- Tasks:
1 – In the page on data management plans, reproduce the text between "A data management plan (DMP)" and "will be useful.", inclusive.
2 – According to the page on data management plans, why shouldn't a data management plan be seen as an additional burden? Answer in one to three sentences.
3 – Continue the page on data management plans from its last line.

- Document excerpt:

##############################

Data management plans...why?
What is a data management plan and why is it important?
A data management plan (DMP) is a formal document that manages the information lifecycle needs of an enterprise in an effective manner and leads to the implementation of good data governance practices. DMPs are a valuable asset for almost all scientific studies, including Eagle consultancy projects. Many funding agencies require DMPs to be submitted alongside project proposals. They should not be considered as an additional burden as they bring benefits to every project member on several levels. It is good to gain a familiarity with what is required in a DMP, this blog aims to provide some guidance that we hope will be useful.
A well considered data management plan is an effective document throughout a project lifecycle and provides information that includes:
The known location of all project data; defined roles and responsibilities for generation and maintenance of the data; ownership that allows members to ask questions to the right person to gain understanding; ensures project continuity as staff members come and go; avoids unnecessary duplication of work generating and analysing data; data underlying peer reviewed publications is maintained and data sharing enhances collaborations and advances research.
Taking academic grant applications as an example, DMPs come in several varying flavours (depending on the funding agency) and have core principles that need to be respected. Key features of a plan are that it:
Outlines the core data requirements;
Is an integral, supporting document to a grant application;
Will develop into a living document from project initiation to completion and beyond
The Digital curation centre provides a lot of unbiased advice to help develop and maintain a data management plan.
Typically these application level plans will be concise, limited to 3-4 pages. To provide all the required information, you will need to be armed with details from the project members, namely their expected data flows from samples to analysis, to gain an understanding of the
- data file inputs and outputs;
- use of standards and methodologies during data collection;
- expected file content and format;
- estimated volume of files to be generated;
- supporting material to gain correct interpretation of the data;
- expose existing data resources available at the beginning of the project and how data generated during the project will add value.

##############################

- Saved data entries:
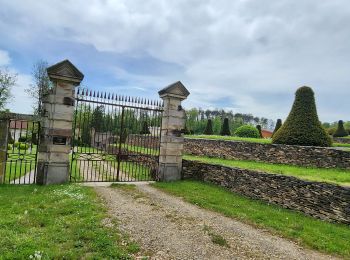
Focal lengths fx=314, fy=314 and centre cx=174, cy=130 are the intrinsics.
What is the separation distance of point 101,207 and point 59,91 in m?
4.44

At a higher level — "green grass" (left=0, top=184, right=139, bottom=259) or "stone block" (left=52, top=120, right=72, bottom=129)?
"stone block" (left=52, top=120, right=72, bottom=129)

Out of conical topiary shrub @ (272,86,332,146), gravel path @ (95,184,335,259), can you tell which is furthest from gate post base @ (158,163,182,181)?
conical topiary shrub @ (272,86,332,146)

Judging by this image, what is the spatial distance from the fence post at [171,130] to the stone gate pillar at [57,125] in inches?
135

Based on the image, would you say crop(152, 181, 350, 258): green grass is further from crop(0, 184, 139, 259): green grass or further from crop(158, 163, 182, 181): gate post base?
crop(0, 184, 139, 259): green grass

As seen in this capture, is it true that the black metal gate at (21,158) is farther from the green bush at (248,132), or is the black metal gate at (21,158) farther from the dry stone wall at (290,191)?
the green bush at (248,132)

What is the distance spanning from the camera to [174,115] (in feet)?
39.9

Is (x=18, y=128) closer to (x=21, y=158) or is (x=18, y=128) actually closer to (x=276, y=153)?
(x=21, y=158)

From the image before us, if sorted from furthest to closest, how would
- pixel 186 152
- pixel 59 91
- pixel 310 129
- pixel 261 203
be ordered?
pixel 186 152
pixel 310 129
pixel 59 91
pixel 261 203

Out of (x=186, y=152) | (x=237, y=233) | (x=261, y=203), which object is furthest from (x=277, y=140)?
(x=237, y=233)

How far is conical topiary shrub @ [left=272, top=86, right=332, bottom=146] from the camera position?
15.5 metres

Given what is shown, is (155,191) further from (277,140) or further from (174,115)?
(277,140)

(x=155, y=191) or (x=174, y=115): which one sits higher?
(x=174, y=115)

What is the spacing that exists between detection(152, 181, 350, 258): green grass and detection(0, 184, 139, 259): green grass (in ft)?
10.0

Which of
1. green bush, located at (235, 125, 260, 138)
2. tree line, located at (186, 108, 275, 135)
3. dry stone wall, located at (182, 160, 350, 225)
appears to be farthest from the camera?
tree line, located at (186, 108, 275, 135)
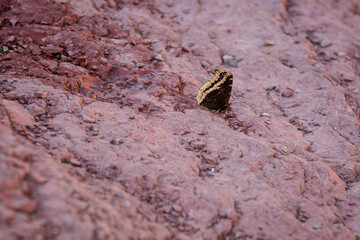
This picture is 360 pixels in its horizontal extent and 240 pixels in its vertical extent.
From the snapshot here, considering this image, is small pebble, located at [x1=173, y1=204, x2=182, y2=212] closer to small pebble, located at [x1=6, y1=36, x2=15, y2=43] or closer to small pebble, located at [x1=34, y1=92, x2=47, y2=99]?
small pebble, located at [x1=34, y1=92, x2=47, y2=99]

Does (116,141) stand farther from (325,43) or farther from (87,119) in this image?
(325,43)

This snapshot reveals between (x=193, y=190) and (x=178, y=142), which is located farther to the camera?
(x=178, y=142)

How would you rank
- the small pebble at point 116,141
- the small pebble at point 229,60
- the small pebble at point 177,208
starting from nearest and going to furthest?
the small pebble at point 177,208 → the small pebble at point 116,141 → the small pebble at point 229,60

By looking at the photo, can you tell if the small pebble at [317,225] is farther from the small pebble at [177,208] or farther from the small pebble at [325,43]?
the small pebble at [325,43]

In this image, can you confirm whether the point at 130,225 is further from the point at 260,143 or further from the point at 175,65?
the point at 175,65

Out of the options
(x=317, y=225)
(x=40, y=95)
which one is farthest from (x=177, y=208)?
(x=40, y=95)

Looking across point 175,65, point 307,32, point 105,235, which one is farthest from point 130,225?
point 307,32

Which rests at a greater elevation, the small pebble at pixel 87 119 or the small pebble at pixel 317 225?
the small pebble at pixel 87 119

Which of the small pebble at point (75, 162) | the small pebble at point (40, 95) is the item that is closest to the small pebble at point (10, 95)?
the small pebble at point (40, 95)
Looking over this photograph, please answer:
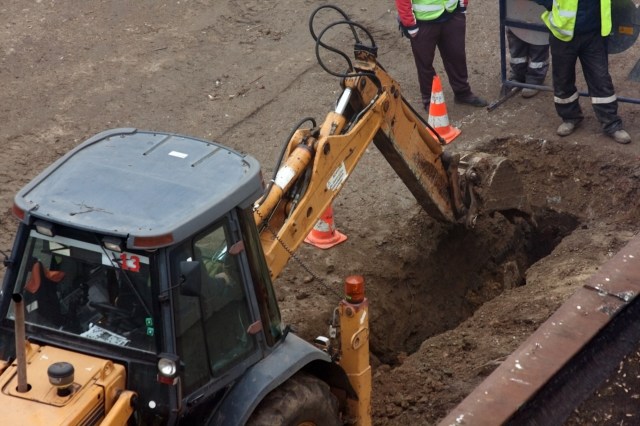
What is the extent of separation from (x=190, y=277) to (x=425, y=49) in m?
6.44

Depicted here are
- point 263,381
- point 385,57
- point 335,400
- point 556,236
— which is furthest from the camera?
point 385,57

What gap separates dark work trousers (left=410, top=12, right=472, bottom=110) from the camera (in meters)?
10.6

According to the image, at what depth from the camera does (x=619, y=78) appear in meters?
→ 10.9

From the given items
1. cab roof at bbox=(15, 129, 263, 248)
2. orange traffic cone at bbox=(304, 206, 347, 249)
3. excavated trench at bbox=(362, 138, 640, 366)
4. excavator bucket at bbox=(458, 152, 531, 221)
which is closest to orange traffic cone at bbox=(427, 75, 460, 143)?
excavated trench at bbox=(362, 138, 640, 366)

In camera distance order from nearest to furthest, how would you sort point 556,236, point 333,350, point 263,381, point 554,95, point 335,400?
point 263,381
point 335,400
point 333,350
point 556,236
point 554,95

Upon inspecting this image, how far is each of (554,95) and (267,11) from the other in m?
4.22

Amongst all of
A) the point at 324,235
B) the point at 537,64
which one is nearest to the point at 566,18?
the point at 537,64

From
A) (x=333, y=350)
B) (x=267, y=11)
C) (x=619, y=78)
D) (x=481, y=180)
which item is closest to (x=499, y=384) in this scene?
(x=333, y=350)

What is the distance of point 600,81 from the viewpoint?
9680mm

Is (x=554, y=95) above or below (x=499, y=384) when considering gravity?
below

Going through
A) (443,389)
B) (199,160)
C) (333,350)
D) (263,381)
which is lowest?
(443,389)

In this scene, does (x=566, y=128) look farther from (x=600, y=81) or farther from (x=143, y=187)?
(x=143, y=187)

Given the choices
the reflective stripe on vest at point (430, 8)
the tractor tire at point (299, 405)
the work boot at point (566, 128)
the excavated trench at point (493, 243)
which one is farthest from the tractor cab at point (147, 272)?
the reflective stripe on vest at point (430, 8)

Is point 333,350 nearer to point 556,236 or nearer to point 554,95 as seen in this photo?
point 556,236
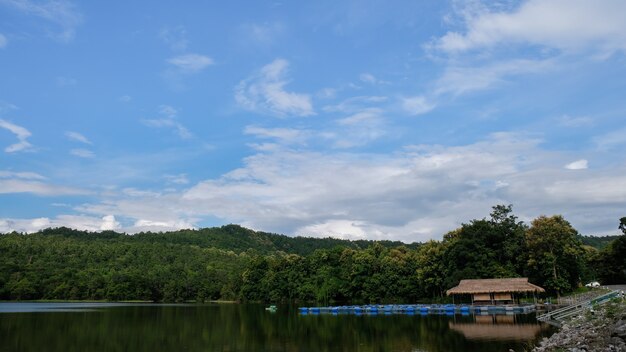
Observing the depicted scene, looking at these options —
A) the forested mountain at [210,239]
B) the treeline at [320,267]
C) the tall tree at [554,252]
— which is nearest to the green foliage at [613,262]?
the treeline at [320,267]

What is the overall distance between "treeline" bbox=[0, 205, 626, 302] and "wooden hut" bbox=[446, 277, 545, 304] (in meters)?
3.33

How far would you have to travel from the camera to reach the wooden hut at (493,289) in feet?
165

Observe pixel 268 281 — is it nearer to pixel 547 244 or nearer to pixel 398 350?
pixel 547 244

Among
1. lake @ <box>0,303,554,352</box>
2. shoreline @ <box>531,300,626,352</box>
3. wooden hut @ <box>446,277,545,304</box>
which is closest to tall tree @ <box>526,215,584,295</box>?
wooden hut @ <box>446,277,545,304</box>

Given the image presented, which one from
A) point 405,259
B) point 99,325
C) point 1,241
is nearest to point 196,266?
point 1,241

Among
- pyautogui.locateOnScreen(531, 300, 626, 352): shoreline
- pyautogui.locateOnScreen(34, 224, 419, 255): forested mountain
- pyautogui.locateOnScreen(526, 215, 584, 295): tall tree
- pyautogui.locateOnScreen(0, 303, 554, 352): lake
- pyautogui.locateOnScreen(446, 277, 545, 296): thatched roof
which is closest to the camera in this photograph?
pyautogui.locateOnScreen(531, 300, 626, 352): shoreline

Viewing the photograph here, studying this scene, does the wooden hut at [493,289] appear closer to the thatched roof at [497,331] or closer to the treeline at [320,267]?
the treeline at [320,267]

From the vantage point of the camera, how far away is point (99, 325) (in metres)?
40.0

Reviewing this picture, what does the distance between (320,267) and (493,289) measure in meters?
38.7

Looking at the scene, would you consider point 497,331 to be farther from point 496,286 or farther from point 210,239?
point 210,239

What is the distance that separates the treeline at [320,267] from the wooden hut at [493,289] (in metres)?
3.33

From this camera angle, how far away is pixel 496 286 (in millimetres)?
51594

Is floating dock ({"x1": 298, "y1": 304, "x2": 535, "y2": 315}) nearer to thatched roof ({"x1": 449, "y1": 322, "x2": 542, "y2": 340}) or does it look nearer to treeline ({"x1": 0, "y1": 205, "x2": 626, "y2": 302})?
treeline ({"x1": 0, "y1": 205, "x2": 626, "y2": 302})

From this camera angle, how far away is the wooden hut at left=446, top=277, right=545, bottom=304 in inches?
1978
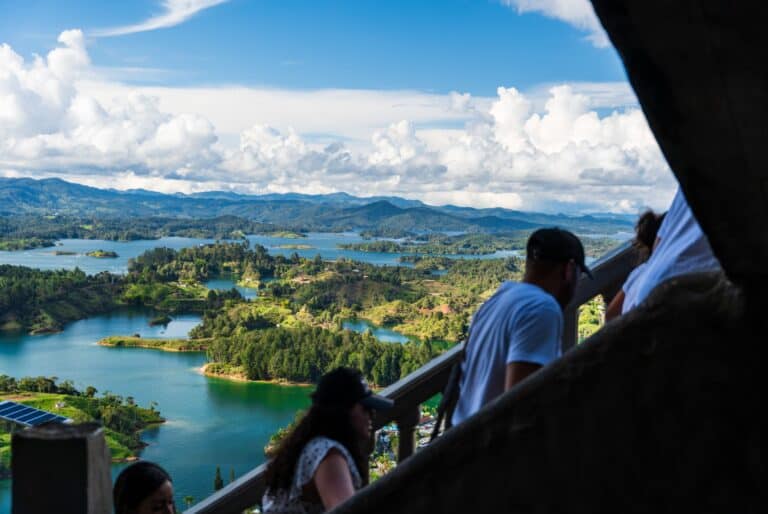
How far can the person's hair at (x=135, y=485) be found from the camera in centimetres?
230

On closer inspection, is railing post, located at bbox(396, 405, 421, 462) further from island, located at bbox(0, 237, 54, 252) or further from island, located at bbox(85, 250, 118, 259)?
island, located at bbox(0, 237, 54, 252)

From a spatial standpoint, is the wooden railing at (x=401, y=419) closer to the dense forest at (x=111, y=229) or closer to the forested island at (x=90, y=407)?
the forested island at (x=90, y=407)

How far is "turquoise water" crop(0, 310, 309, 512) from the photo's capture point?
1005 inches

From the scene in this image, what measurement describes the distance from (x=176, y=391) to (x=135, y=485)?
33.7 m

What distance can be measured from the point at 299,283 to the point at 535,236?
4942 cm

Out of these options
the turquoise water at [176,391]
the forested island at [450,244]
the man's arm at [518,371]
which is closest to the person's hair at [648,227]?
the man's arm at [518,371]

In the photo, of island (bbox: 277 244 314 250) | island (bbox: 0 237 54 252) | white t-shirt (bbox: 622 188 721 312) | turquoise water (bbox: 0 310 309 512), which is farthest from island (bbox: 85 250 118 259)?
white t-shirt (bbox: 622 188 721 312)

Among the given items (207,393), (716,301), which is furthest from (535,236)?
(207,393)

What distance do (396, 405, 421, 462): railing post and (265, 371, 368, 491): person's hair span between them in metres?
0.13

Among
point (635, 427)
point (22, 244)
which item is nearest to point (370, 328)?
point (635, 427)

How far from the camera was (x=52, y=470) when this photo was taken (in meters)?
1.02

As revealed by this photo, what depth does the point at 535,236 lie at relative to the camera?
2.01 m

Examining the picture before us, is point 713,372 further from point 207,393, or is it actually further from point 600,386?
point 207,393

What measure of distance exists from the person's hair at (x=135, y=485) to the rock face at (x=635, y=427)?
1940mm
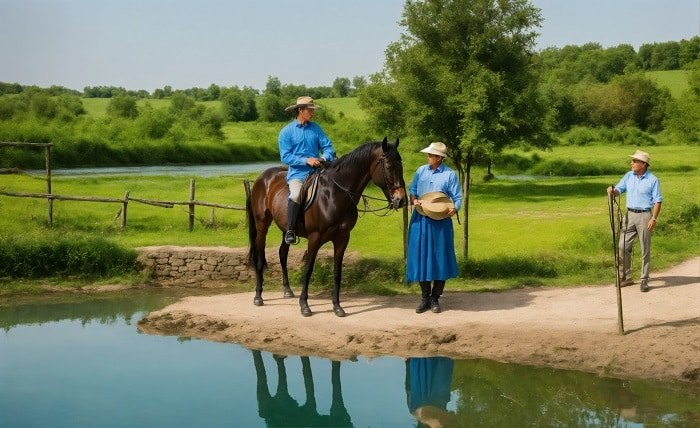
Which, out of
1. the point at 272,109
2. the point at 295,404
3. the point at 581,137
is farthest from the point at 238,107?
the point at 295,404

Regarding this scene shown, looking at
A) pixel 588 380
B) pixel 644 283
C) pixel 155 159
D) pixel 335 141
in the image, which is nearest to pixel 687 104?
pixel 335 141

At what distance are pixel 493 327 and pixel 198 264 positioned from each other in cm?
601

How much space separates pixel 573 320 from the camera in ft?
31.8

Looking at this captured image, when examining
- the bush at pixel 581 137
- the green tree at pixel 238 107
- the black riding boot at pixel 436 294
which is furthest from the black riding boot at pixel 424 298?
the green tree at pixel 238 107

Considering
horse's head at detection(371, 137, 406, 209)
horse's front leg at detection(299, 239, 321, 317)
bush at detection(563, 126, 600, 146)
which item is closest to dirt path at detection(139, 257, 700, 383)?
horse's front leg at detection(299, 239, 321, 317)

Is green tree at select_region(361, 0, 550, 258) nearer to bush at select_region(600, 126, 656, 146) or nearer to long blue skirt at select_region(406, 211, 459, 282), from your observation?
long blue skirt at select_region(406, 211, 459, 282)

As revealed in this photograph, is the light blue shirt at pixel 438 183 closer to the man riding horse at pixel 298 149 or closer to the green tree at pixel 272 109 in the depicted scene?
the man riding horse at pixel 298 149

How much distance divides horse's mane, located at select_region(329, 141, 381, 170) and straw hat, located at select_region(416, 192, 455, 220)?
0.92 meters

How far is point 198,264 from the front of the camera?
13.6 m

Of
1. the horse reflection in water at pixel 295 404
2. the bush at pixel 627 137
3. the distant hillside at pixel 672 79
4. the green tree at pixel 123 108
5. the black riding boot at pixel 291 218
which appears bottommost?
the horse reflection in water at pixel 295 404

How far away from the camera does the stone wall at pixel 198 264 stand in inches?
530

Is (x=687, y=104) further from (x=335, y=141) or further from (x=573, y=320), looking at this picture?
(x=573, y=320)

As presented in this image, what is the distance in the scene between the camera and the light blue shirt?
10.2 metres

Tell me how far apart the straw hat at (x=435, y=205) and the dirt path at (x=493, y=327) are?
1.37m
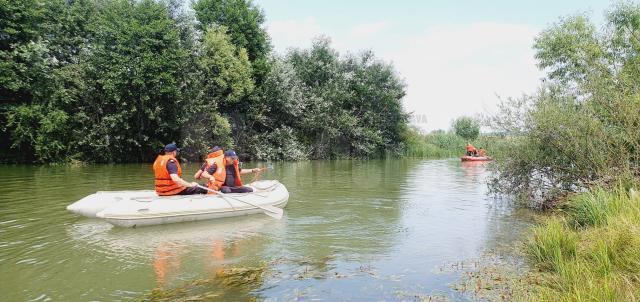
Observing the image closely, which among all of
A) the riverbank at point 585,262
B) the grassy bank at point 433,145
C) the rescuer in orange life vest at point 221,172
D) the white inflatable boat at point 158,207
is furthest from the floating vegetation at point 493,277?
the grassy bank at point 433,145

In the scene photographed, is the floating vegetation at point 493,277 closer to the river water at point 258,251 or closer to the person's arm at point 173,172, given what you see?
the river water at point 258,251

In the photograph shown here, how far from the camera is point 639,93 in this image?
8.55 m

##############################

- Exercise responses:
1 –
A data management plan (DMP) is a formal document that manages the information lifecycle needs of an enterprise in an effective manner and leads to the implementation of good data governance practices. DMPs are a valuable asset for almost all scientific studies, including Eagle consultancy projects. Many funding agencies require DMPs to be submitted alongside project proposals. They should not be considered as an additional burden as they bring benefits to every project member on several levels. It is good to gain a familiarity with what is required in a DMP, this blog aims to provide some guidance that we hope will be useful.

2 – It shouldn't be seen as an additional burden because it brings benefits to every project member on several levels.

3 –
Data security is an important part of the DMP - implementation of best practice will ensure that the right people will have the correct level of access to files needed for their planned activities. Data confidentiality, integrity and availability are important principles that provide adequate protection against data corruption or loss. Partners with information security certification, for example ISO27001 as Eagle Genomics have, will be prepared to mitigate potential data security risks.
If your project is awarded (congratulations!), the clear and achievable aims detailed in the DMP will need to be developed and the plan becomes an extended living document enhanced by collaborative data governance. Enterprise data management extends to cover 6 core themes:
- Data Types, Formats, Standards and Capture Methods
- Ethics and Intellectual Property
- Access, Data Sharing and Reuse
- Short-Term Storage and Data Management
- Deposit and Long-Term Preservation
The eagle-eyed amongst you will notice the themes are overlapping with those in the initial document (depending on the funding agency requirements), and now is the time to develop and implement policies and procedures as guidelines for your research group, department or institution.
The living DMP will change as processes and techniques evolve over time and your project will need to respond to new opportunities or changes in research to succeed. Do you know the active projects in your area that you may want to contribute to or watch with interest? For example the development of “Automatable Discovery and Access Matrix (ADA-M)” which aims to ensure patient consent and other conditions of use can be represented in a standardised, computer-readable manner. Do you want to use the Broad Institute “Data Use Ontology” (DUO) which is registered at the OBO foundry and can be searched via the European Bioinformatics Institute (EMBL-EBI) Ontology Lookup Service (OLS). It is always good to be aware of the activities of the Global Alliance for Genomics and Health (GA4GH) as they are working to create interoperable approaches to catalyze projects that will help unlock the great potential of genomic data.